Quixotic quadruples

If the terms $a,b,c,d$ are $b-u,b,b+u,b+2u$ , then $\begin{aligned} (b-u)^3 + b^3 + (b+u)^3 & = \; (b + 2u)^3 \\ 3b^3 + 6bu^2 & = \; b^3 + 6b^2u + 12bu^2 + 8u^3 \\ b^3 - 3b^2u - 3bu^2 - 4u^3 & = \; 0 \\ (b - 4u)(b^2 + bu + u^2) & = \; 0 \end{aligned}$ so that $b =4u$ and hence we must have $(a,b,c,d) = (3u,4u,5u,6u)$ for some positive integer $u$ .

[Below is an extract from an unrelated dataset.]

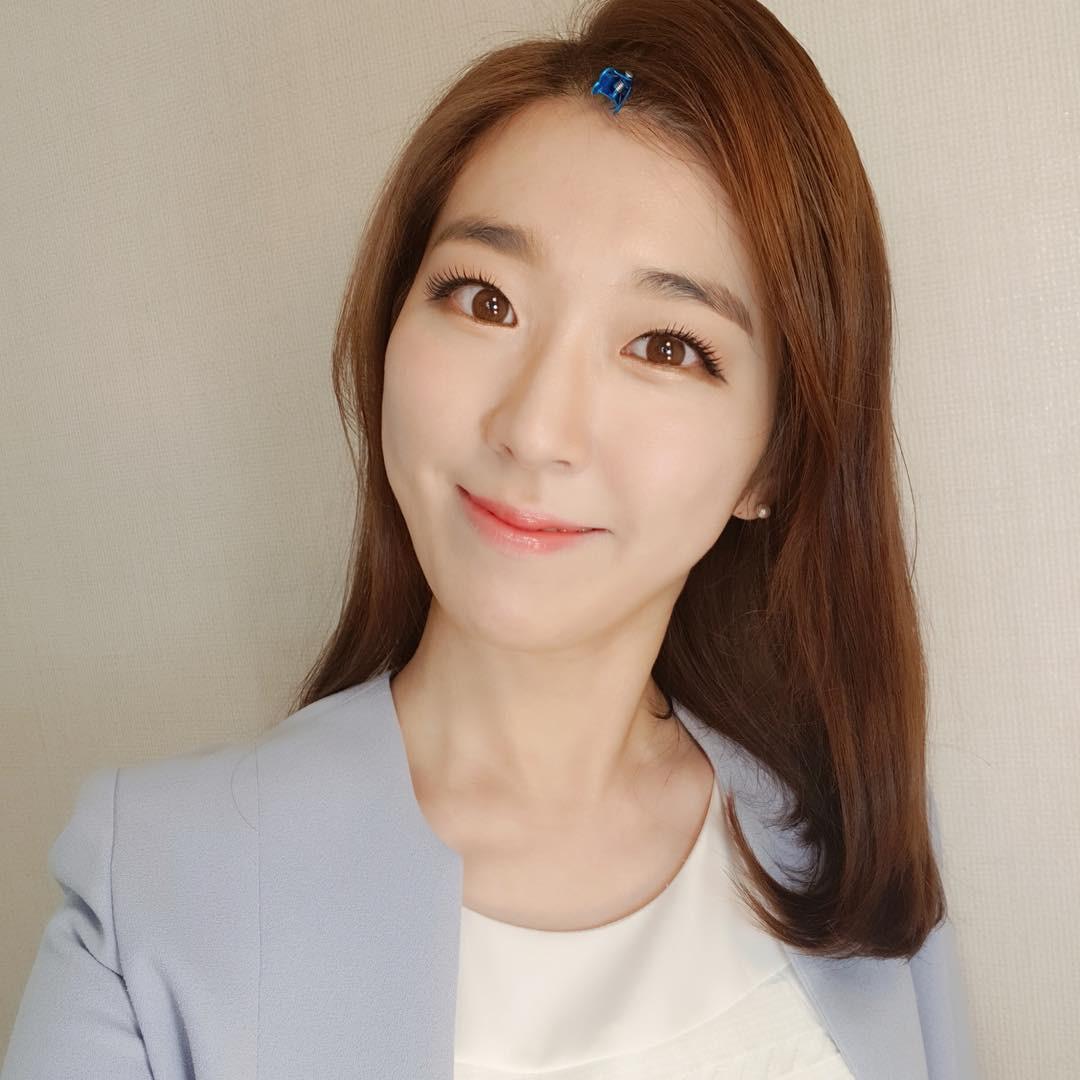 Nàng nào để tóc mái thì đừng bỏ qua 3 cách làm phồng tóc vừa xinh vừa nhanh của con gái Hàn - Ảnh 16.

• We have $1867 \le a=3u \le 2008$ provided that $623 \le u \le 669$ .
• We have $1867 \le b=4u \le 2008$ provided that $467 \le u \le 502$ .
• We have $1867 \le c=5u \le 2008$ provided that $374 \le u \le 401$ .
• We have $1867 \le d=6u \le 2008$ provided that $312 \le u \le 334$ .

and so there are $(669 - 623 + 1) + (502 - 467 + 1) + (401 - 374 + 1) + (334 - 312 + 1) \; = \; 47 + 36 + 28 + 23 \; = \; 134$ choices for $u$ , so there are $\boxed{134}$ quixotic quadruples.